By publishing a Draft Commission Regulation, the EC intends to press ahead with greenlighting a health claim made on foods and to the reduction of disease risk, in this case a reduction in blood LDL-cholesterol concentrations that contributes to coronary heart disease.
“The Authority was required to deliver an opinion on a health claim related to the combination of artichoke leaf dry extract, monacolin K in red yeast rice, sugar-cane derived policosanols, procyanidolic oligomers (OPC) from French maritime pine bark, garlic dry extract, d-α-tocopheryl hydrogen succinate, riboflavin and inositol hexanicotinate and the reduction of blood LDL-cholesterol concentrations,” the draft outlined.
The claim proposed by the applicant was worded, “Limicol has been shown to lower/reduce blood cholesterol. High cholesterol is a risk factor in the development of coronary heart disease”
New EC direction?
According to Luca Bucchini, managing director of Hylobates Consulting, Italy, the product represents a change of direction for future health claims in which the EC has opened the door to a different kind of health claim.
The EC’s health claim register is indicative of their previous stance with all claim statuses authorised only for single substances, such as carbohydrate-electrolyte solutions.
Referring to the positive opinion the European Food and Safety Authority (EFSA) expressed back in 2013, Bucchini suggested, “The delay was probably due to the stated preference of the EC to authorise claims only for single substances.”
“The health claims regulation has been very frustrating for brands because products are made with several substances, but you can't really have a specific claim for the combination so it's hard to make anything new or original.
“I have some scepticism on the scientific side in that synergistic effect of nutrients are probably not as common, and EFSA may always say that your "combo claim" is not new,” he added.
“But as a consultant I can't just say "forget product, or combo, claim applications; they have never succeeded". This may be to prove the lone exception but still...”
Five years to mull over
In what could be seen as a victory for Limicol’s makers, French company Laboratoire Lescuyer, the progress made so far had not been without its delays and setbacks.

Task instructions:
1) Repeat word for word the passage of the article on the Limicol health claim, from "New EC direction?" up to and including "as carbohydrate-electrolyte solutions.".
2) Carry on the article about the Limicol health claim, picking up right after its last sentence.

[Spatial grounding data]
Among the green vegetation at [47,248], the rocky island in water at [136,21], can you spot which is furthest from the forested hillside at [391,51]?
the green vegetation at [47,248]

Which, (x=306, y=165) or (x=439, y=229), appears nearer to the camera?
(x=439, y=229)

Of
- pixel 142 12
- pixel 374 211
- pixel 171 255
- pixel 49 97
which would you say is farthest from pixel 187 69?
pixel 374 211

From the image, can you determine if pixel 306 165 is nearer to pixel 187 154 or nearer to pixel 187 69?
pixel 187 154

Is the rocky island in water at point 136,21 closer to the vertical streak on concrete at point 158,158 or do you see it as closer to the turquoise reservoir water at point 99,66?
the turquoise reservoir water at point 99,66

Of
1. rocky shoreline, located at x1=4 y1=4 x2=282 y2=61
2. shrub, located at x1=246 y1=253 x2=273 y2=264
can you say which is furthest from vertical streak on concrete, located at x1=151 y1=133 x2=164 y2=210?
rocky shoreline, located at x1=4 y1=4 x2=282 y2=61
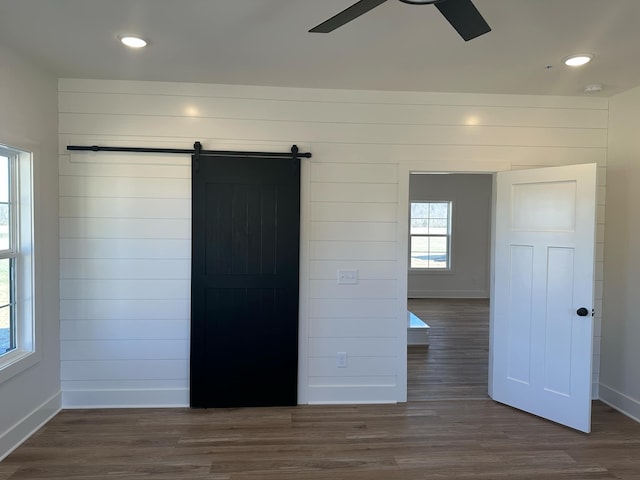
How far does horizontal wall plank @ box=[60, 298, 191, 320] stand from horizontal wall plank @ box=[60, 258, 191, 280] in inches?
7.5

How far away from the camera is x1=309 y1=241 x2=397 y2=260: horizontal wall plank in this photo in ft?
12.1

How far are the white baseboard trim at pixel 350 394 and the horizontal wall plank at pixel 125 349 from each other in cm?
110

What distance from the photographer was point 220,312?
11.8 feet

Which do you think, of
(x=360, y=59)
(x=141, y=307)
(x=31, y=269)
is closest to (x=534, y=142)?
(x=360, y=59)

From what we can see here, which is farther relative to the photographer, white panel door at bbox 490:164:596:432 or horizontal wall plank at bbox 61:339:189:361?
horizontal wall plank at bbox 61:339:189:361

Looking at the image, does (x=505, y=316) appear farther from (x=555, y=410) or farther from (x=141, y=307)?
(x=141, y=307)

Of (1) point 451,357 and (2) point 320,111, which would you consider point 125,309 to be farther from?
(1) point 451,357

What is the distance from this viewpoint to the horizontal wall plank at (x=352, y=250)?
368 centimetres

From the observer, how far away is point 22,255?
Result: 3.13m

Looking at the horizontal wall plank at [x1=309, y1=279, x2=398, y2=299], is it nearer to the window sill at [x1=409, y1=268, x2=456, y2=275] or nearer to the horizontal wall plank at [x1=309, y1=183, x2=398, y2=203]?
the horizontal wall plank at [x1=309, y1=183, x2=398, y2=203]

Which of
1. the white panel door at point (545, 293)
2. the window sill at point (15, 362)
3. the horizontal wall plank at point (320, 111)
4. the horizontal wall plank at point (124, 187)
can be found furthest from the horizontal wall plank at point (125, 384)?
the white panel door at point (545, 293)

...

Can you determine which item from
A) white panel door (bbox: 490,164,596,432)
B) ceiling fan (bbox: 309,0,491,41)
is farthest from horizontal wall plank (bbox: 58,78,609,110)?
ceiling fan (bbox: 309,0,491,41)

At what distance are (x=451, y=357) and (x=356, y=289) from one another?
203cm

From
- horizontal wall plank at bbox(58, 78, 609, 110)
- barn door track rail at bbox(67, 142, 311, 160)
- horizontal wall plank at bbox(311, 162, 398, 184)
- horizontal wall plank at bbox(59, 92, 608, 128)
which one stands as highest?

Numbered responses:
1)
New EC direction?
According to Luca Bucchini, managing director of Hylobates Consulting, Italy, the product represents a change of direction for future health claims in which the EC has opened the door to a different kind of health claim.
The EC’s health claim register is indicative of their previous stance with all claim statuses authorised only for single substances, such as carbohydrate-electrolyte solutions.

2)
The draft, which revealed that the EFSA expressed its positive opinion back in 2013, suggests that the Commission, along with the Member States, took five years to make a decision to authorise a health claim.
According to Bucchini, the delay mainly centred on three of the submitted studies necessary to have the claim approved.
He said that while EFSA had agreed that these studies were necessary to have the claim approved, the French company also had proprietary as well as an exclusive right of reference, adding, “there were grounds for the French company to have exclusive usage rights to the claim for 5 years!”
“In the past you would tell companies “forget about a product (i.e. combination) health claim”, he commented.
“Now there is a little hope that studies on combination of ingredients make sense. It's easy to understand that is easier to come up and patent a combination of substances than a new substance, which also may have a novel food problem.”
‘The highest scientific recognition in the EU’
At the time Laboratoire Lescuyer said of EFSA’s positive opinion in 2014 that it was “the result of five years of research”, and acknowledged EFSA’s recognition as “equivalent to the highest scientific recognition as possible at the European level”.
Placed on the market in 2008, Limicol is a dietary supplement that is available in tablet form. Its combination of red rice yeast, plant extracts and vitamins have been tested on 184 subjects.
Results have been encouraging with Limicol claiming to reduce total cholesterol by -15.3%, 21.4% of LDL cholesterol and 12.2% triglycerides in the first month.